Monday, May. 18, 1998

Fishy In New Jersey?

By John Skow

As he did with Clockers, his 1992 novel about the drug trade in a worn-down wasteland of urban New Jersey, Richard Price creates in his new novel, Freedomland (Broadway Books; 546 pages; $25), a thriller in which plot grows inevitably from place, and place seems utterly real. The most powerful impression a reader feels in these two novels is the sense, in a scene set in a chaotic emergency room or in the junk-filled scrubland between a black housing project and a shabby white neighborhood, that yes, this is what such a backwater would look like, sound like, smell like. And that this, as events of Price's long, heavy narration grind toward resolution, is how people sheltering in such a place would claw at one another and disintegrate.

The new book lurches into motion when a thin, anguished white woman staggers from Armstrong Houses, a black housing project in Dempsy, N.J., her palms red with lacerations and glittering with fragments of glass. The victim, Brenda Martin, is stunned and nearly speechless, but Lorenzo Council, a sympathetic black detective whose position in Armstrong seems to be part mayor, part padre, gets her to tell her story. She was carjacked by a black man, she says. Would she like to talk with a woman detective, Council asks, meaning, was she raped? No, something worse: her four-year-old son Cody was asleep on the car's backseat. Jesse Haus, a white woman reporter for a local daily, picks up the story on her police scanner. To her, as to the detective, it seems fishy. What was Brenda doing at Armstrong Houses? Buying drugs? But she sticks to her story.
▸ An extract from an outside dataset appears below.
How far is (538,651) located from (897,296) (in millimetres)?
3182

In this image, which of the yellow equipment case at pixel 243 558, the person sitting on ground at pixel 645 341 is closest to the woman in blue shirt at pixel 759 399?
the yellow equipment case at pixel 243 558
By now a regiment of cops has barricaded Armstrong Houses. A young male suspect, almost certainly no carjacker, is hauled off in a patrol car. Outraged black pastors organize a march into white territory. Hawkers sell T shirts with the still missing Cody Martin's picture. A chillingly efficient mother's group equipped with a corpse-sniffing dog searches for the boy. Jesse follows. Bigfeet from the national press and TV mill around. Jesse knows more than they do, but not much more. Detective Council knows more than Jesse, but only a little more. Brenda's boss, a black woman who runs a biracial day-care center, says that Brenda is a good, stable, caring worker. But something is wrong, still, with the carjacking story.

Something is wrong with Dempsy, N.J., of course. As a moral to Price's story, this would be pompous. But the author doesn't offer a moral, simply an accurate portrayal of a society all of whose visible elements--cops, press, E.R. medics, pastors, mothers' groups, gawkers and stone throwers--take their energy from pain. A reliable energy source, the reader reflects; bloody hands make the world go 'round.